The insights of Nick Jorss

With credit to Nick Jorss Executive Chairman at Bowen Coking Coal Ltd and NED at Ballymore Resources Ltd va his Linkedin account.

 “The REAL horror of the mining/coal/oil/gas sector is the government support and rebates the industries get. Barely any of the profits from Australia’s resources even touch the Australian economy. Instead the money is quickly moved offshore to multinational conglomerates.”

Let’s have a look at the facts:

1. The mining industry is the highest taxpayer in Australia reaching $63bn of taxes and royalties in 2022 (EY Report – May 23). The ATO reports that large corporates paid a record $83.8 billion in income tax in 2021–22: mining companies represented over 75% of this tax. Without this many of our public services and social programs would not exist.

2. In 2022, 13 of the top 20 corporate taxpayers were mining companies (see attached AFR list). BHP was the top taxpayer in Australia, followed by Rio Tinto (each paying >$9bn). Interestingly, Stanmore Resources Limited the company started by Vaughan Wishart Andrew Martin and myself, snuck in at number 20 contributing a mere $640m in federal taxes! 🤩 Proud dad moment! 😍

3. Queensland’s biggest coking coal miner BMA reported a total tax rate of 62% for the last half, including the world’s highest royalties in this fine state. Doesn’t sound like a subsidy to me!
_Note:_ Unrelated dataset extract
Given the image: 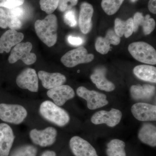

4. Our own little Queensland company Bowen Coking Coal Ltd. will pay around $100m in State Royalties this year before we return the first dollar to the shareholders who put up the hundreds of million in risk capital to build the mines. Talk about applying a sledgehammer to the golden egg! (Note: Bowen, Stanmore, BMA and many others are mining the coking coal without which we can’t make the steel for required for an energy transition 🙄).

5. Claims of large fossil fuel subsidies in Australia are misleading at best. The research purporting to show this (e.g. The Australia Institute) relies mainly on the diesel rebate i.e., a lower rate of excise available primarily for non-public road users of heavy equipment including mining, tourism, heavy transport, agriculture and off grid power generation. The same lower rate of excise is available to the machinery installing renewables.

6. It’s hard to mount the case that applying a lower rate of taxation (diesel excise) for those who don’t impact our road network (including miners) should be considered a subsidy. For example, I don’t think an Australian earning $120k pa on a top tax rate of 37% would consider they are being subsidised by the government just because they aren’t paying the highest tax rate of 45%. They are still paying considerable tax, and not receiving subsidies, just being taxed at a lower rate than some others.

7. Having said this, I do think it’s likely that we will see increase in true subsidies for fossil fuels over coming years (e.g. the NSW Government paying to extend Eraring coal fired power plant) as a direct result of the drive to close down reliable and dispatchable power in this country without a viable alternative to keep the lights on.